* Tarefa 1 *
Com base na crítica ao filme «Justa», diga se cada afirmação concorda com ela: (a) Betty Faria tem 84 anos; (b) Filomena Cautela faz o papel de uma psicóloga; (c) o filme segue um arco dramático clássico. Responda sim ou não a cada uma, citando as palavras do texto que decidem.
* Tarefa 2 *
Retome a crítica ao filme «Justa» a partir do ponto em que termina.

* Texto fornecido *
┌──
Aos 84 anos, Betty Faria entrega-nos uma das interpretações mais corajosas e despidas (literalmente) do cinema recente. Interpreta uma mulher cega que sobreviveu ao inferno e à culpa: o marido morreu derretido no carro, e ela ficou. Ficou para ver o que o país não quis ver.

A sua cegueira é quase bíblica, uma metáfora do país que tapa os olhos à própria tragédia. Mas Betty não interpreta, quase habita a sua personagem. Move-se pelo ecrã como um espírito cansado e sábio, que já viu tudo e ainda assim insiste em continuar. O seu corpo é o testemunho e a resistência. Há décadas que não se via um olhar tão poderoso vindo de alguém que já não vê.

Nada acontece em «Justa» e, no entanto, tudo acontece. O filme recusa o conforto da narrativa, o arco dramático, o “antes e depois”. Prefere a suspensão. A lentidão. O não dito é uma parte essencial da narrativa. É um cinema que exige paciência e presença, mas que recompensa com algo raro: emoção sem truques.

Teresa Villaverde filma o trauma como matéria viva. A dor não é espetáculo, é respiração. E o espectador, se estiver atento, sente-se dentro dessa dor, não como voyeur, mas como cúmplice. É um cinema táctil, feito de pele e de vento.

Há ecos de «Os Mutantes» e de «Colo», mas “Justa” é ainda mais radical. Villaverde já não quer filmar o drama, mas sim o que vem depois, quando o drama se transforma em silêncio. O que aqui se ouve é o som do país a tentar respirar outra vez.

Entre o elenco, há duas presenças que ficam. Filomena Cautela, longe do seu registo televisivo, surpreende pela contenção: interpreta uma psicóloga que tenta compreender o incompreensível, e o faz sem discursos, só com olhares.

E depois há José Ricardo Vidal, um sobrevivente real de um acidente, com o corpo queimado e o rosto transformado. No filme, Villaverde filma-o sem piedade nem truques, apenas com respeito. A câmara não o esconde nem o exibe: escuta-o. É talvez o gesto mais comovente de todo o filme: devolver humanidade a quem o fogo tentou apagar.
└──
* Registos listados *
┌──
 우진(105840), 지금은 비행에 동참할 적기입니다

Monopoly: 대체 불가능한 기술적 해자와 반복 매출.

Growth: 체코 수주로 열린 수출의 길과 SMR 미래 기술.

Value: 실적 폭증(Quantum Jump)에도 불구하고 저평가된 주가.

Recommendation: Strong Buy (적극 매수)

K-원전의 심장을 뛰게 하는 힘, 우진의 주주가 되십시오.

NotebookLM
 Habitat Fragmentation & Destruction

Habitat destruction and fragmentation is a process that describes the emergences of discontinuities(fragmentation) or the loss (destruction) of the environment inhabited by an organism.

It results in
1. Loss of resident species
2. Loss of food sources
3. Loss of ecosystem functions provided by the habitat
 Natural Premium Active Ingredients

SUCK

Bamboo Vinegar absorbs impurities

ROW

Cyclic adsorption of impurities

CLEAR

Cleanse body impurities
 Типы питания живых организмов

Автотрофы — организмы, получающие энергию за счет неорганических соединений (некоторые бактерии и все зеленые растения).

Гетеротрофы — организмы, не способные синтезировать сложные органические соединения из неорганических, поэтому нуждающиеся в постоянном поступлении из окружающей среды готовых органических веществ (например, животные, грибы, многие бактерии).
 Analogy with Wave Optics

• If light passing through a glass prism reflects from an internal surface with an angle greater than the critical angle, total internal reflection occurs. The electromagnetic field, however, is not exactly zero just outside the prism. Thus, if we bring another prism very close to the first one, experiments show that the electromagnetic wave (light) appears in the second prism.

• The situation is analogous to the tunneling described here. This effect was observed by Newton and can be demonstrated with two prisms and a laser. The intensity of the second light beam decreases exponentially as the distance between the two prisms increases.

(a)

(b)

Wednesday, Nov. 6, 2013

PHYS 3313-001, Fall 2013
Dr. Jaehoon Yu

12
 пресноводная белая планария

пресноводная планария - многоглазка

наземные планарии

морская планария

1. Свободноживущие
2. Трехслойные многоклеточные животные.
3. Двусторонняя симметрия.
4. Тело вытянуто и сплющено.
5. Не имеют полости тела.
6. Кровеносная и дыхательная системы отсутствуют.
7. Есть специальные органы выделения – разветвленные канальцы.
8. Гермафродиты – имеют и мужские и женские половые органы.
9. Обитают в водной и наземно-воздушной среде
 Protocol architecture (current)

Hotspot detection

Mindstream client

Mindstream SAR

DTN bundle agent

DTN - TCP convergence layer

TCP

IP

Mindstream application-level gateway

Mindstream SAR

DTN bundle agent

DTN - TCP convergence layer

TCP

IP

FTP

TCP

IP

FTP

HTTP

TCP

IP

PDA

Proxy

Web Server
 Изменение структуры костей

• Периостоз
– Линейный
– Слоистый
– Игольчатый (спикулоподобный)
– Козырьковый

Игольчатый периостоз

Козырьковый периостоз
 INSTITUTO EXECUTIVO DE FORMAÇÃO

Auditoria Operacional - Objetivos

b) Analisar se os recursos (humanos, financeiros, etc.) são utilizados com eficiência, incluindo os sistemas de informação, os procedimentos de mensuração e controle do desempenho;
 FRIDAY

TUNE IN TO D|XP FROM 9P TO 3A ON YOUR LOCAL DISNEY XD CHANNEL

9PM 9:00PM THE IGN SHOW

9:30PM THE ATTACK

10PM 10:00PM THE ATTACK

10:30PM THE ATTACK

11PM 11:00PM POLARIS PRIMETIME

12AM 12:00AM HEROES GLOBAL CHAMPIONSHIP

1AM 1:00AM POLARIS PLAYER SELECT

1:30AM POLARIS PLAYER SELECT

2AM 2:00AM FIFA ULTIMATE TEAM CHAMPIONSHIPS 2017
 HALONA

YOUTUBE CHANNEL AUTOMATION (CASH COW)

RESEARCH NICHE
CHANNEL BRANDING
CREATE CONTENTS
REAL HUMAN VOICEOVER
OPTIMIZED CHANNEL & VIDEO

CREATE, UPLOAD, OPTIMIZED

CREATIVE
└──
* Resposta 1 *
(a) Sim: "Aos 84 anos, Betty Faria entrega-nos uma das interpretações mais corajosas e despidas (literalmente) do cinema recente."
(b) Sim: "interpreta uma psicóloga que tenta compreender o incompreensível"
(c) Não: "O filme recusa o conforto da narrativa, o arco dramático, o “antes e depois”."

* Resposta 2 *
Há ainda Madalena Cunha, a miúda Justa, uma revelação, e uma adolescente que carrega nos olhos toda a tristeza de quem nasceu num país onde até o verde já ardeu.

Villaverde continua a ser uma das cineastas mais livres e teimosas do cinema português. Filma contra o tempo, contra o ruído, contra o mercado. Cada filme seu é um ato de fé na sensibilidade do espectador.

Em «Justa», essa fé é tudo o que resta. É o cinema como gesto de resistência, como se, num país que apaga as suas tragédias com burocracia e eucaliptos, ela ainda acreditasse que a arte pode ver o que os relatórios não veem.

Villaverde filma as margens, mas o que mostra é o centro: o lugar onde o humano ainda existe, mesmo que ferido. O seu cinema é radical, mas nunca cínico. É duro, mas profundamente terno. «Justa» é um filme sobre ver sem olhos, sentir sem palavras e continuar a viver depois de morrer um bocadinho.

Um filme sobre a culpa, a perda e a beleza que resiste entre as cinzas. É, no fundo, um espelho do próprio cinema de Teresa Villaverde: uma chama que se recusa a apagar. Há quem diga que o seu cinema é difícil. Eu diria apenas que é verdadeiro e isso, hoje, é quase um escândalo.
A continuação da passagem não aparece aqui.